В XXI веке Яковлева нечасто можно было увидеть в кино и на сцене. В Вахтанговском театре шли фоменковские «Без вины виноватые» и «Пиковая дама», в 2003 вышла «Чайка» Павла Сафонова, затем наступил долгий период без новых яковлевских ролей. Тем ценнее подарок, который в 2011 году худрук Вахтанговского Римас Туминас сделал на 90-летие театра его старожилам и публике — спектакль «Пристань», представляющий собой набор из восьми бенефисных отрывков. Главные роли в каждом из них играли живые легенды не просто Вахтанговского, а русского театра вообще: Юлия Борисова, Людмила Максакова, Владимир Этуш, Василий Лановой, Вячеслав Шалевич, Галина Коновалова, Ирина Купченко — и, конечно, Яковлев.

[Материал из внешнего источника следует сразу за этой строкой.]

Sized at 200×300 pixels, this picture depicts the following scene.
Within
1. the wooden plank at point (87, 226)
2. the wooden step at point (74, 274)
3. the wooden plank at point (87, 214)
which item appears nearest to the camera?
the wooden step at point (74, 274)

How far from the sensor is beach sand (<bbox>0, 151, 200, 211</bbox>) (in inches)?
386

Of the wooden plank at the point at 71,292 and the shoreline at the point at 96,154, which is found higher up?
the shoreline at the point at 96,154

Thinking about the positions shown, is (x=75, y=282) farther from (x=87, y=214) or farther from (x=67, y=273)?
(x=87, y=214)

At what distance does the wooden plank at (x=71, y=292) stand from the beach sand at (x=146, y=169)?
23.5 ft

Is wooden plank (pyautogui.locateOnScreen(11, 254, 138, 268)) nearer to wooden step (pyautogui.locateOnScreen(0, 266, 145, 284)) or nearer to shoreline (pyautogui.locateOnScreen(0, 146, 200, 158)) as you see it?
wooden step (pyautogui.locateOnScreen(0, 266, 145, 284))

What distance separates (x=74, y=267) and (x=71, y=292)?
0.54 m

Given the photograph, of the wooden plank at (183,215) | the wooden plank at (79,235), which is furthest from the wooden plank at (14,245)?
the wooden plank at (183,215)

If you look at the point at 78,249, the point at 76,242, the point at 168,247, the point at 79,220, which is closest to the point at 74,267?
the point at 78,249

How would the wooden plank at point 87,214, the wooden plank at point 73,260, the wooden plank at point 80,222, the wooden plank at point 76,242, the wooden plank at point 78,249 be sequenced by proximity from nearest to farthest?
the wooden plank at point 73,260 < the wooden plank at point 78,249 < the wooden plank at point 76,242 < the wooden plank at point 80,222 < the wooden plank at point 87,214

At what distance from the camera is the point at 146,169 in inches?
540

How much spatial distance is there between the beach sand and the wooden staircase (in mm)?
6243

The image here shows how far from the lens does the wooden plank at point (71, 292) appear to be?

«Пристань», созданная как юбилейный концерт с участием театральных корифеев, вполне ожидаемо стала одним из лучших спектаклей в репертуаре театра Вахтангова. На него хотели и спешили попасть — к сожалению, здоровье некоторых участников постановки в последние годы не позволяет им часто выходить на подмостки. На «Пристани» каждый раз происходило то, что принято считать театральной магией: тревога за любимого артиста, который, кажется, только и может что пройти из кулисы в кулису, опираясь на палочку, сменялась восторгом от того, какую жизнь можно прожить на сцене за каких-то 15-20 минут.

Со смертью Яковлева один из главных спектаклей Вахтанговского театра лишился лучшего своего фрагмента. Актер играл в спектакле Туминаса часть под названием «Темные аллеи» вместе с Лидией Вележевой. На протяжении почти всего фрагмента постаревший Николай Алексеевич в его исполнении не встает со скамейки. Голосом, взглядом, нервными движениями кистей Яковлев создавал тончайший рисунок роли — бунинский персонаж за 10 минут сценического времени вызывал сочувствие, презрение, недоумение, жалость. Но настоящим торжеством умной и ироничной вахтанговской театральности был уход персонажа Яковлева со сцены, которым завершался первый акт. Только что произнеся исповедальный монолог перед бывшей любовью, порассуждав вслух о перипетиях судьбы и о том, как она могла бы сложиться, старый немощный грустный барин вдруг разворачивался и уходил в глубь сцены, пританцовывая и помахивая тросточкой в воздухе. Его силуэт на фоне светящегося белого задника Вахтанговского театра — точка в одной великой и удивительно цельной театральной истории.